Sunday, April 06, 2008

What's next for Wall Street?

Although I am sure there will be a continuous stream of negative news stories over the coming months, the question is what new, big, and significant events might transpire, or whether we in fact have made it though 75%, 80%, 90%, or even 95% of the really big bad news for the current "crisis."

We do know that there are waves of mortgage rate resets and foreclosures coming up in the coming months, but we do not know how many of them will get worked out and how many might blow up into new major events for Wall Street. My suspicion is that investors have already discounted mortgages far beyond the rate at which they will actually become problematic. Financial institutions may not have written off all of those revaluations, but I suspect that such write-downs will be "more of the same" rather than major new events that further weaken confidence in the financial system.

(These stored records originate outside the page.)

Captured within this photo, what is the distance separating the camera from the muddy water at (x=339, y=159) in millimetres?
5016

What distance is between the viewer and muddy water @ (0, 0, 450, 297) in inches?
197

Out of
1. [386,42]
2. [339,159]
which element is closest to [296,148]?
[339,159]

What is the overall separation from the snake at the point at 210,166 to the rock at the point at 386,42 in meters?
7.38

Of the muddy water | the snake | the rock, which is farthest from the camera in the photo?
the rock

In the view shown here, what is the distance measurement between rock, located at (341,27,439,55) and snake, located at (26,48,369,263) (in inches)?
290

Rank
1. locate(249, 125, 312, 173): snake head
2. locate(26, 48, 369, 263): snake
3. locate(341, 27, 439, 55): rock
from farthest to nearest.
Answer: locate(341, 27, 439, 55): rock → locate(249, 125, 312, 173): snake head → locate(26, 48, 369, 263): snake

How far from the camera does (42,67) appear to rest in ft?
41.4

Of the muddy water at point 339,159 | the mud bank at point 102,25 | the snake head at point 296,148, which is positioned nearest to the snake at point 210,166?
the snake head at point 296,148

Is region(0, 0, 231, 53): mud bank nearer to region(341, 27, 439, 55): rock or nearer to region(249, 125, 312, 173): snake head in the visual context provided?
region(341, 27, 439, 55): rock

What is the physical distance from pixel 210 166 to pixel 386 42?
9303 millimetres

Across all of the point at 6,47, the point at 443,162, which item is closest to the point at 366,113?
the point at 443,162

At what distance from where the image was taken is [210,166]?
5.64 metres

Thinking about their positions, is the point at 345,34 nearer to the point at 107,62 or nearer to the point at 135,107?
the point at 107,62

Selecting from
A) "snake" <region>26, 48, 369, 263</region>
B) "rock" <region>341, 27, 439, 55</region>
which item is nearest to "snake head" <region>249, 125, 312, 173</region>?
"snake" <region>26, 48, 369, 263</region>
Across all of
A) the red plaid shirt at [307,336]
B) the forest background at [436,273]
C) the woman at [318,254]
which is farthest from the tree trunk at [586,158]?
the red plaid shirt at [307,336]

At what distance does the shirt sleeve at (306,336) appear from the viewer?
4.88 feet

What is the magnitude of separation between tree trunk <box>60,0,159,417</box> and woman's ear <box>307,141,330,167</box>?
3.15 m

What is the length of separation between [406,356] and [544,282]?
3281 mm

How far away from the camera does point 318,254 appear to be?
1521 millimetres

What else? What might be next?

Sure, you can hypothesize all manner of potential calamities, but the pace seems to have slowed.

Certainly the economic outlook is a big concern, but so many people have already assumed that we are already in a recession that the actuality is more likely to be less severe than the current anxiety.

What else?

Despite the so-called "credit crisis", a lot of people do seem to still be able to borrow a fair amount of money. 0% $0 down car loans and no-doc no-down mortgages may be gone, but that is here already, not something looming in the future.

We may actually seem to have finally reached the stage where financial reality has finally started to sink in.

I am sure that most of the bears will steadfastly claim that we are nowhere near a "bottom", but that is what they always say.